In addition to disparaging Brian Williams for offering a "candygram" to Barack Obama in prime time, PBS omnipresence Bill Moyers organized another one-sided left-wing discussion on the alleged conservative bias of the news media last Friday, picking up on Washington Post columnist E.J. Dionne’s complaint that the media are giving too much time and weight to Rush Limbaugh and Newt Gingrich on the Sotomayor nomination. Former NPR correspondent Brooke Gladstone, who now hosts the weekly show On The Media for WNYC radio (distributed nationally by NPR), denounced the "canard" of liberal media bias and how it causes "overbalance":
What I see is that there's a desperate need on the part of media all the time, and increasingly year after year, to respond to what they think are the concerns of the news consumer. And so, there's a tendency to bend over backwards to prove they aren't liberal. This is a canard that began with the Nixon administration, probably before, but really took off steam then. And they're continually in an acrobatic position, trying to overbalance, show what they think are both sides, a side that isn't being expressed by a mainstream media that is perceived to be liberal, or they believe it's perceived to be liberal.

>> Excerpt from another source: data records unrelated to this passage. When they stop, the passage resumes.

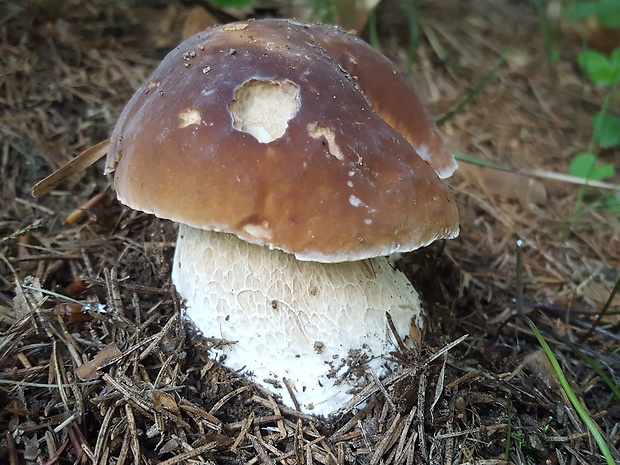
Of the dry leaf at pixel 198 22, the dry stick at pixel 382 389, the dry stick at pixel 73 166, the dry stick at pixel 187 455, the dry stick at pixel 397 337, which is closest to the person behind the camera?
the dry stick at pixel 187 455

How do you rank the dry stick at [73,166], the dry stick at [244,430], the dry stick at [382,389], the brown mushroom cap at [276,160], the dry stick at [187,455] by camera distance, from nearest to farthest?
the brown mushroom cap at [276,160] → the dry stick at [187,455] → the dry stick at [244,430] → the dry stick at [382,389] → the dry stick at [73,166]

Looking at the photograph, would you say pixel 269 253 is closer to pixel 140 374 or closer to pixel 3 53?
pixel 140 374

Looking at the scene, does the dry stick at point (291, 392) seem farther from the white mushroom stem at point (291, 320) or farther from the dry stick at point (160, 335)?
the dry stick at point (160, 335)

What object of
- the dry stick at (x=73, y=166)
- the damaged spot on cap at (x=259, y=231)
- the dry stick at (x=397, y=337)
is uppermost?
the damaged spot on cap at (x=259, y=231)

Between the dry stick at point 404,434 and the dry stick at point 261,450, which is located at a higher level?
the dry stick at point 404,434

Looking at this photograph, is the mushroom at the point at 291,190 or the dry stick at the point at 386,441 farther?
the dry stick at the point at 386,441

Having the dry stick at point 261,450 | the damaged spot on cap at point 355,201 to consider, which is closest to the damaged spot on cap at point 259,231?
the damaged spot on cap at point 355,201

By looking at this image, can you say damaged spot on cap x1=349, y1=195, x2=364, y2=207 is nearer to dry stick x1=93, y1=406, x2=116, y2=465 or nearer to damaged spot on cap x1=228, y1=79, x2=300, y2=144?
damaged spot on cap x1=228, y1=79, x2=300, y2=144

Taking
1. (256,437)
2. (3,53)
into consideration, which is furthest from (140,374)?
(3,53)
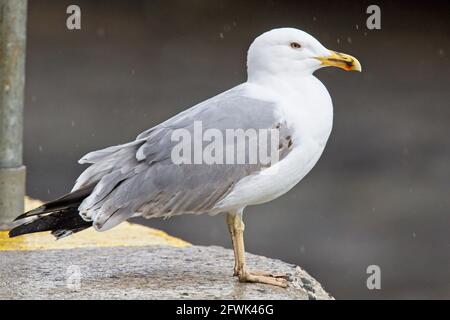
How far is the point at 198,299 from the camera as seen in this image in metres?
3.58

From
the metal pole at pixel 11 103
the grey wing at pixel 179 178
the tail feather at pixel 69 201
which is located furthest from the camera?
the metal pole at pixel 11 103

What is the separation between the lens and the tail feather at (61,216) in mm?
3564

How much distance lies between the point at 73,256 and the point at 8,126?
1401mm

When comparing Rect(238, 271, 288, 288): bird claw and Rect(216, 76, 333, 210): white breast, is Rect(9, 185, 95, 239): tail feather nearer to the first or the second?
Rect(216, 76, 333, 210): white breast

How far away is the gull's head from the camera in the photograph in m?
3.55

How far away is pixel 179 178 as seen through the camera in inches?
138

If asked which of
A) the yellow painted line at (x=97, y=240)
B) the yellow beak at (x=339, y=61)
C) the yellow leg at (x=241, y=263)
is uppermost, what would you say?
the yellow beak at (x=339, y=61)

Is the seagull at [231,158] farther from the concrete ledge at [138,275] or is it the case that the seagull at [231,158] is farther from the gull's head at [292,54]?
the concrete ledge at [138,275]

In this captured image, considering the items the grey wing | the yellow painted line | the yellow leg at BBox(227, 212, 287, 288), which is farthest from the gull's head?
the yellow painted line

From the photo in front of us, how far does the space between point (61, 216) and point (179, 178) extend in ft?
1.59

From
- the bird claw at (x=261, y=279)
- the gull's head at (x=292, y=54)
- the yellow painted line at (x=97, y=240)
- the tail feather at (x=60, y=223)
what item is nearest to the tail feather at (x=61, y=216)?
the tail feather at (x=60, y=223)

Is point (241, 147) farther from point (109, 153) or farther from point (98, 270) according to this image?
point (98, 270)

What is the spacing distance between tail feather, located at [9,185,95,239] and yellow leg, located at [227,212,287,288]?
0.57 m

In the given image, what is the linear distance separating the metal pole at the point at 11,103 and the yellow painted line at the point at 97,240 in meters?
0.27
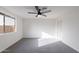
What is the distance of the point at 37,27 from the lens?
1031cm

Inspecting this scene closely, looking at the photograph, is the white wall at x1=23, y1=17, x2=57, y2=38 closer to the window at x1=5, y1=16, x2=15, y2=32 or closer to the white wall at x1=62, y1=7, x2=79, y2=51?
the window at x1=5, y1=16, x2=15, y2=32

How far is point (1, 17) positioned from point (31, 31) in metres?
5.45

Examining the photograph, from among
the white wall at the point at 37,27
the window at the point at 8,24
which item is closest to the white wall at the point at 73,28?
the window at the point at 8,24

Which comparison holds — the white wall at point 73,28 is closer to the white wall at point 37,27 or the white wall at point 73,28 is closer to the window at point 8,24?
the window at point 8,24

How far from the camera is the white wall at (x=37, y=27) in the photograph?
10258mm

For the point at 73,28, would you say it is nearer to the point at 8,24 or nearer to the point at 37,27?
the point at 8,24

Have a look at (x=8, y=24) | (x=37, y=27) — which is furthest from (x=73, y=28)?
(x=37, y=27)

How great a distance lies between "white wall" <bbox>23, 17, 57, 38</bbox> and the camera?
10.3 m

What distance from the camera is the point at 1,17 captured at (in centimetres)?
511

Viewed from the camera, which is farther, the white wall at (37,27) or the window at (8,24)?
the white wall at (37,27)
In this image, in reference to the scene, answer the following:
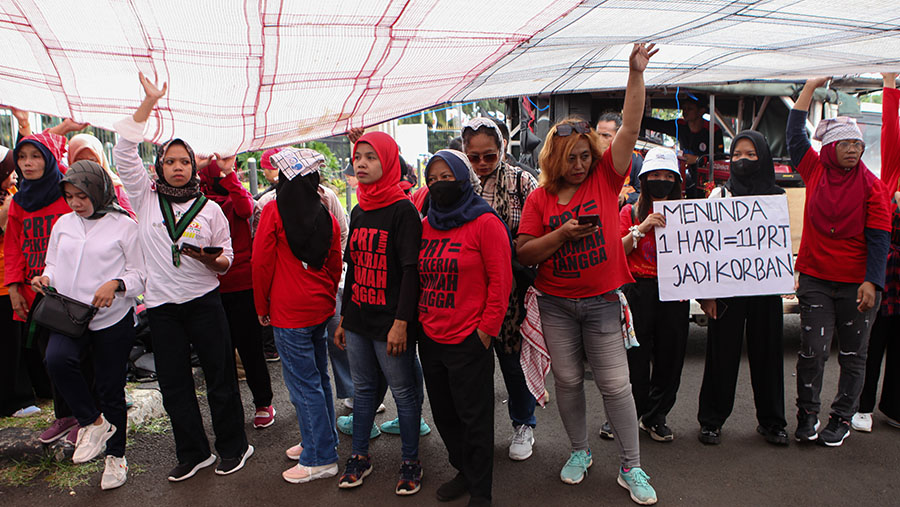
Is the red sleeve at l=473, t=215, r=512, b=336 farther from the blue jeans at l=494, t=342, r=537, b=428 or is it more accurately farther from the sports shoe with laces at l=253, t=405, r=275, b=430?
the sports shoe with laces at l=253, t=405, r=275, b=430

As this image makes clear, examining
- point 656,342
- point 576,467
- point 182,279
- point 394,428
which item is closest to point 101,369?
point 182,279

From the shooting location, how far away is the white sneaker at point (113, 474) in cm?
352

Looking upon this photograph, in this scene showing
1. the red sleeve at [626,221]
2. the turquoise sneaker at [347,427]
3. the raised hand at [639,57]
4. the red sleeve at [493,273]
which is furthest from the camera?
the turquoise sneaker at [347,427]

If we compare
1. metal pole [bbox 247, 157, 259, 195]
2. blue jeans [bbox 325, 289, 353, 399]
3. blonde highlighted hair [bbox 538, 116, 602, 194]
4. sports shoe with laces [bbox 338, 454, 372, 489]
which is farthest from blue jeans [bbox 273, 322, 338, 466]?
metal pole [bbox 247, 157, 259, 195]

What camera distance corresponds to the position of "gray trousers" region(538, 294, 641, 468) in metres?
3.20

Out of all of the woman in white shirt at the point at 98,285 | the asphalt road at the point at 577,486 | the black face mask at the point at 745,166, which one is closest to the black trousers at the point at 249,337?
the asphalt road at the point at 577,486

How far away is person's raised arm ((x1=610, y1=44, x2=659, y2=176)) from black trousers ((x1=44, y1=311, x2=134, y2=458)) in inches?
118

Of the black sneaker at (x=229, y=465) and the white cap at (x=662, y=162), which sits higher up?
the white cap at (x=662, y=162)

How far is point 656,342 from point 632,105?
1.69m

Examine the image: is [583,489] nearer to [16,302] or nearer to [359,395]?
[359,395]

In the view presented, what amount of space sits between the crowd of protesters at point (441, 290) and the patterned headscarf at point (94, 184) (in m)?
0.02

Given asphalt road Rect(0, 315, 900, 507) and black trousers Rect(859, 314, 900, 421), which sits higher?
black trousers Rect(859, 314, 900, 421)

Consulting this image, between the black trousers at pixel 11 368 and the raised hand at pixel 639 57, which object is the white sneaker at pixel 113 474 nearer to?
the black trousers at pixel 11 368

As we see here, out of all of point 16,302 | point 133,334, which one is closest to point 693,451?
point 133,334
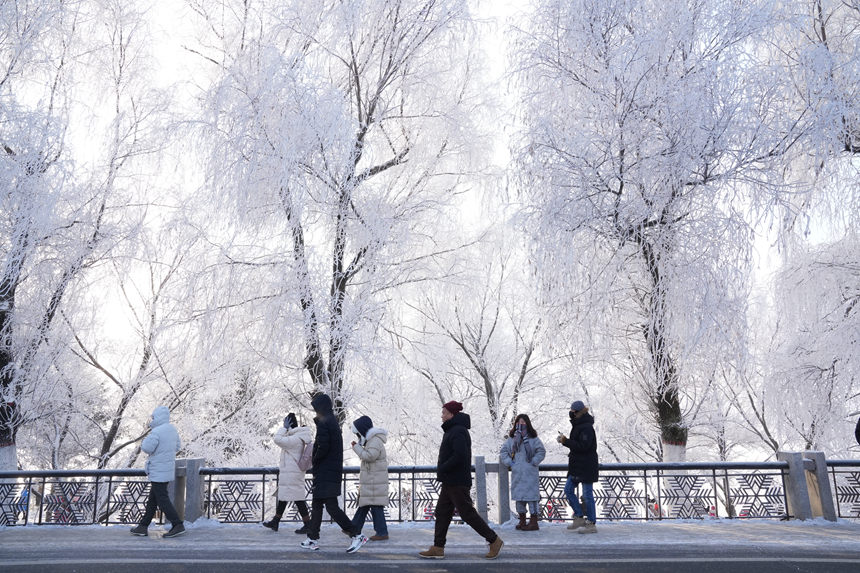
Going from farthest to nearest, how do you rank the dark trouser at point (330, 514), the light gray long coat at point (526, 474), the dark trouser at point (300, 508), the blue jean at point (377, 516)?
the light gray long coat at point (526, 474)
the dark trouser at point (300, 508)
the blue jean at point (377, 516)
the dark trouser at point (330, 514)

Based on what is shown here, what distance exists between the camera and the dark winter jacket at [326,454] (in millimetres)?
7898

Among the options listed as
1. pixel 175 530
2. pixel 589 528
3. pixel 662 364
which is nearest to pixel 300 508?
pixel 175 530

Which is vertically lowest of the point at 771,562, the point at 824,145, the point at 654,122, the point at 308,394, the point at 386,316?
the point at 771,562

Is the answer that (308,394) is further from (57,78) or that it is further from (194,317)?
(57,78)

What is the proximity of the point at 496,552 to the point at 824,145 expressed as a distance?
8498 millimetres

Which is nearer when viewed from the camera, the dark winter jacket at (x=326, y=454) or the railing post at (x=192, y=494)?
the dark winter jacket at (x=326, y=454)

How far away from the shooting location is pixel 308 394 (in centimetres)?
1255

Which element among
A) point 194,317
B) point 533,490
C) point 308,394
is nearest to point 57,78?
point 194,317

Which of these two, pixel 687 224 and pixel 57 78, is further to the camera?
pixel 57 78

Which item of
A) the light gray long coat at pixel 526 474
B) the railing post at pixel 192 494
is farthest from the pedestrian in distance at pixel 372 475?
the railing post at pixel 192 494

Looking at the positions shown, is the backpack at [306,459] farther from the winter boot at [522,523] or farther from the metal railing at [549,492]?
the winter boot at [522,523]

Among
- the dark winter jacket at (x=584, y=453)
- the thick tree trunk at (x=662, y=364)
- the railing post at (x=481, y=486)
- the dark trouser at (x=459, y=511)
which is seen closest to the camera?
the dark trouser at (x=459, y=511)

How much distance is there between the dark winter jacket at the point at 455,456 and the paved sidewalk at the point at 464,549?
0.94 m

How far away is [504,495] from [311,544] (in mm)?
3184
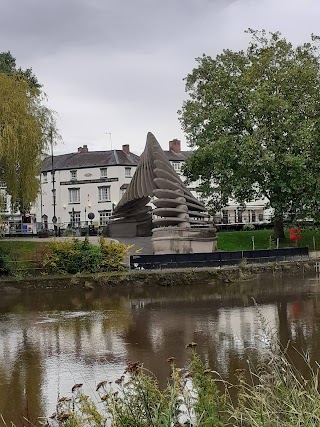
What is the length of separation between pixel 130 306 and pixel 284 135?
18626mm

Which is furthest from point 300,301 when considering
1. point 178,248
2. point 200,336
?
point 178,248

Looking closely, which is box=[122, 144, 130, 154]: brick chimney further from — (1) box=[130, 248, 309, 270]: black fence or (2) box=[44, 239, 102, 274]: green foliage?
(2) box=[44, 239, 102, 274]: green foliage

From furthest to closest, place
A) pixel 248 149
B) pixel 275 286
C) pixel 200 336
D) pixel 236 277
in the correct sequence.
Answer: pixel 248 149, pixel 236 277, pixel 275 286, pixel 200 336

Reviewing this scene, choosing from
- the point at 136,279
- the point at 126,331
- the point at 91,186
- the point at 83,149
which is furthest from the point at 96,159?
the point at 126,331

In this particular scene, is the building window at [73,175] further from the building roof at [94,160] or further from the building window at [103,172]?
the building window at [103,172]

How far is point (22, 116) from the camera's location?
26.5 meters

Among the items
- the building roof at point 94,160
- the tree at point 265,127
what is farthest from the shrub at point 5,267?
the building roof at point 94,160

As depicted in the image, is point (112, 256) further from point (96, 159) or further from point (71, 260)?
point (96, 159)

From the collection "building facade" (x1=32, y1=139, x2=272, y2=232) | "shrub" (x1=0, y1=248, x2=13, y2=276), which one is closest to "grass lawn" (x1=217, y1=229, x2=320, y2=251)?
"shrub" (x1=0, y1=248, x2=13, y2=276)

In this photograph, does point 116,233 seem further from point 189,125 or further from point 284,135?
point 284,135

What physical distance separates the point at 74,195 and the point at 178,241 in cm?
3593

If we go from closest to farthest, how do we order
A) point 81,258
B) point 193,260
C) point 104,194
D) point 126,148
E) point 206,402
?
point 206,402
point 81,258
point 193,260
point 104,194
point 126,148

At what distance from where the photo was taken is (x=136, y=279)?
81.9ft

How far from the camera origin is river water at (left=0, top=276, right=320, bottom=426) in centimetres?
1006
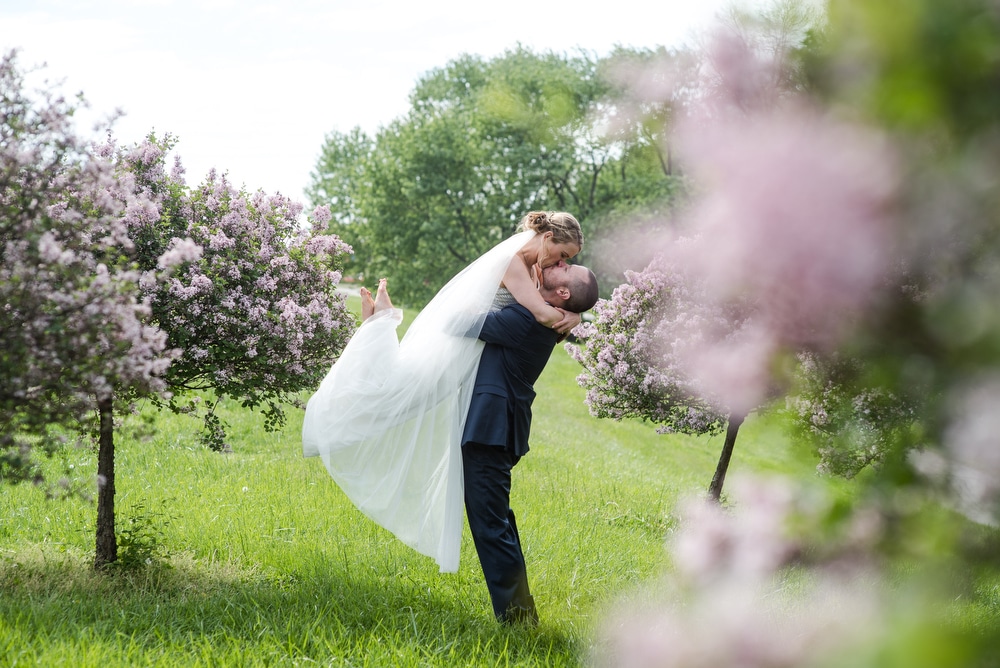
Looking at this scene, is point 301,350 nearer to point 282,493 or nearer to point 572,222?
point 572,222

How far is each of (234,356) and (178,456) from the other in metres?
5.08

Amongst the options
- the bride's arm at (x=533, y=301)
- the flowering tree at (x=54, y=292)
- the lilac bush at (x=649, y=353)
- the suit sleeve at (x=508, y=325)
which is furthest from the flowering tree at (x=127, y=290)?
the lilac bush at (x=649, y=353)

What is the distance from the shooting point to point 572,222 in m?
5.38

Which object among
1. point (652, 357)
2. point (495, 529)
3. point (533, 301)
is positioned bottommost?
point (495, 529)

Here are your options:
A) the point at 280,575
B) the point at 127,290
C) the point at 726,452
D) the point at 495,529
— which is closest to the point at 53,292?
the point at 127,290

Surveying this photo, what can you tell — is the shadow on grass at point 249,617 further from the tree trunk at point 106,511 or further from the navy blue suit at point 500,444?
the navy blue suit at point 500,444

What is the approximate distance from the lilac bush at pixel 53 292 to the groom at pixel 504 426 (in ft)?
6.98

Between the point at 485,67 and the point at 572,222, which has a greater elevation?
the point at 485,67

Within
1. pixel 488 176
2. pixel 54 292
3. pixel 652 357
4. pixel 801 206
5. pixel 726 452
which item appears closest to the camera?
pixel 801 206

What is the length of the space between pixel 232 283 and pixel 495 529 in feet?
8.39

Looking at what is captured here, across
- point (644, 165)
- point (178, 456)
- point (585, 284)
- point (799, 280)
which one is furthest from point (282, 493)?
point (644, 165)

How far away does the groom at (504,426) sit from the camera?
523 centimetres

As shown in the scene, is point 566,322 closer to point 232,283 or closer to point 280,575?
point 232,283

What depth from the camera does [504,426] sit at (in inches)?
207
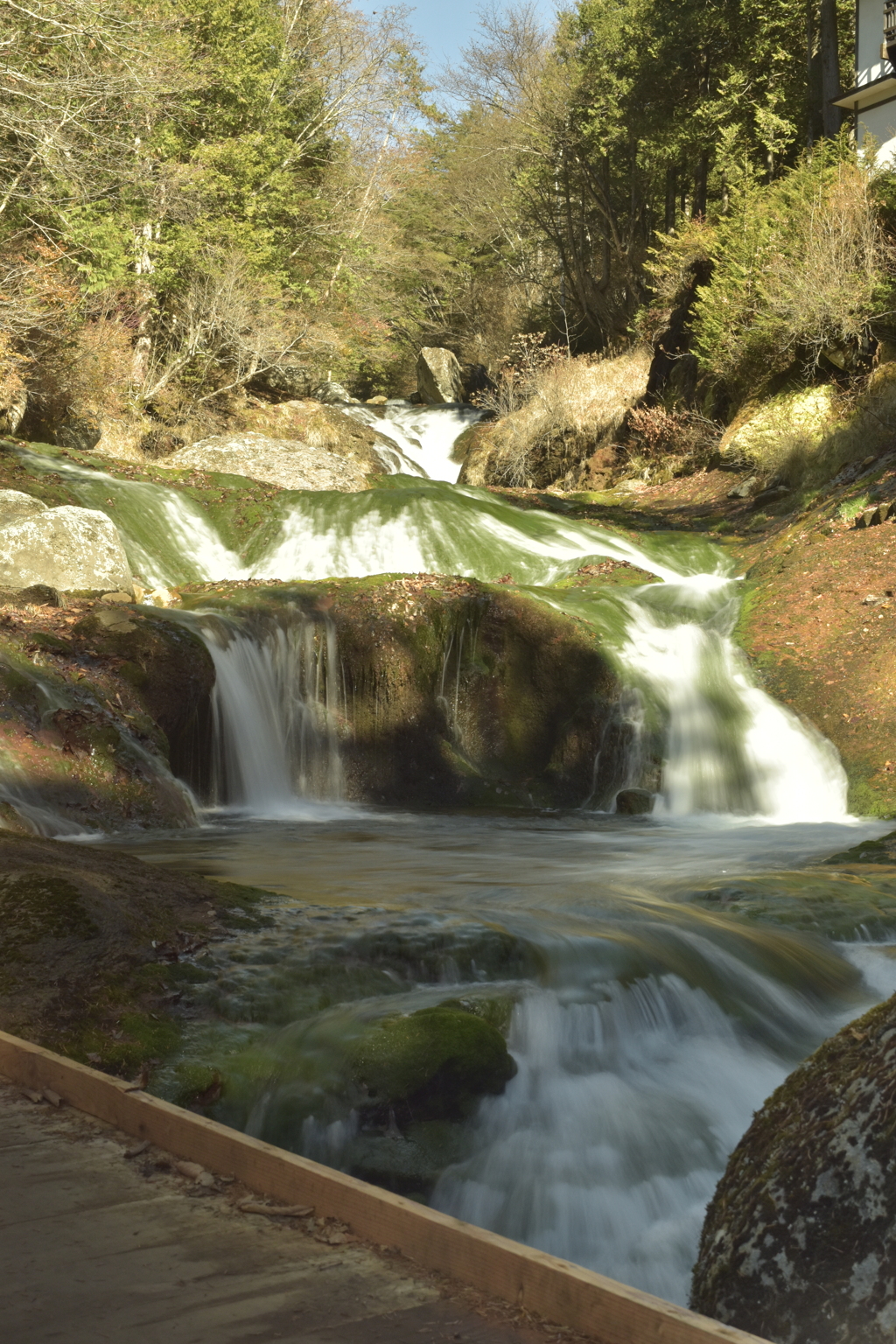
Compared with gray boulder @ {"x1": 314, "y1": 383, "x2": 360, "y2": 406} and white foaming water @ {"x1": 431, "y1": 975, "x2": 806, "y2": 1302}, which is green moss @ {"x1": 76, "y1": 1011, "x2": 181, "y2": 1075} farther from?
gray boulder @ {"x1": 314, "y1": 383, "x2": 360, "y2": 406}

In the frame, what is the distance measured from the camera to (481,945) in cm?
576

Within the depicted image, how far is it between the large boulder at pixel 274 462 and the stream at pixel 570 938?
9.81 metres

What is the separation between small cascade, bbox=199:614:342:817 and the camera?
12.1m

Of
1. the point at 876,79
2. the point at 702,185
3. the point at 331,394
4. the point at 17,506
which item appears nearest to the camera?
the point at 17,506

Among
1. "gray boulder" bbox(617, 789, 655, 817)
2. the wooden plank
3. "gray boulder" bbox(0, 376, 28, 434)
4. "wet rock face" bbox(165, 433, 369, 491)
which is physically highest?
"gray boulder" bbox(0, 376, 28, 434)

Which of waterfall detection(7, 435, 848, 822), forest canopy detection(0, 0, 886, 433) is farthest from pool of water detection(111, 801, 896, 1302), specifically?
forest canopy detection(0, 0, 886, 433)

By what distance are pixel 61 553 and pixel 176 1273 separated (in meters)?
12.0

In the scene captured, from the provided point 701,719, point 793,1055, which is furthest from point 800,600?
point 793,1055

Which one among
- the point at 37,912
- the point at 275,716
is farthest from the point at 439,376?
the point at 37,912

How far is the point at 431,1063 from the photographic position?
444 centimetres

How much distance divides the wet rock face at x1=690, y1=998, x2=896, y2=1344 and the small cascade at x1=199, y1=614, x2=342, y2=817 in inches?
355

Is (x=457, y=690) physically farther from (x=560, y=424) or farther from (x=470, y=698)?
(x=560, y=424)

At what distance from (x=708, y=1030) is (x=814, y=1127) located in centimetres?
278

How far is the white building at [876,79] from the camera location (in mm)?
27578
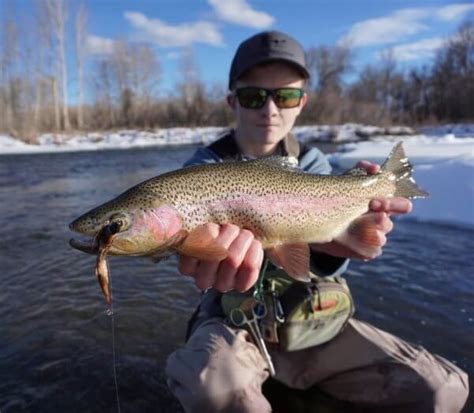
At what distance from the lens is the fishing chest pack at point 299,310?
2400mm

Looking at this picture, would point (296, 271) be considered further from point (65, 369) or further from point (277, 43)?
point (65, 369)

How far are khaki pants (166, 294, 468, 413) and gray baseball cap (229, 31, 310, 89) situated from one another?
1.49 metres

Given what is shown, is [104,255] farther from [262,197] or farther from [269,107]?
[269,107]

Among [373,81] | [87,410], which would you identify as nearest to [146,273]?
[87,410]

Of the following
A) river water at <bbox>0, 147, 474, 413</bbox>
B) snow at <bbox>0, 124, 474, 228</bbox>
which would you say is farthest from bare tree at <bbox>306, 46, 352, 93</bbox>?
river water at <bbox>0, 147, 474, 413</bbox>

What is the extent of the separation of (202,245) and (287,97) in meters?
1.42

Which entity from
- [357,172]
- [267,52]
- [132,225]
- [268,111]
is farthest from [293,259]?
[267,52]

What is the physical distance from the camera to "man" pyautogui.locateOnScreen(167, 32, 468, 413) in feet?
6.78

I e-mailed Gladstone and asked her if she isn’t concerned that she’s reinforcing the idea that NPR is a liberal haven by coming on PBS and denouncing this "canard." She replied:
I have some concern but it is unrelated to the roughly ten percent of public radio's income that comes from the Corporation for Public Broadcasting.
My concern is about offering media analysis that is fair and having my meaning understood.
I would prefer not to be labeled but I accept that is an occupational hazard. I believe that in an effort to avoid the liberal label, many reporters tend to overcompensate.
They may offer more ink and airtime to the extreme right than to the extreme left. They may give equal time to both sides of an arguments even when the preponderance of factual evidence greatly favors one side over the other.
Reporters (though some dispute this) are people, too. Sometimes they opt to dodge bullets by reporting in ways that are more expedient than true.
For my part, I try to provide the most candid perspective I can. That way, viewers (or listeners) can decide for themselves whether to trust me or not.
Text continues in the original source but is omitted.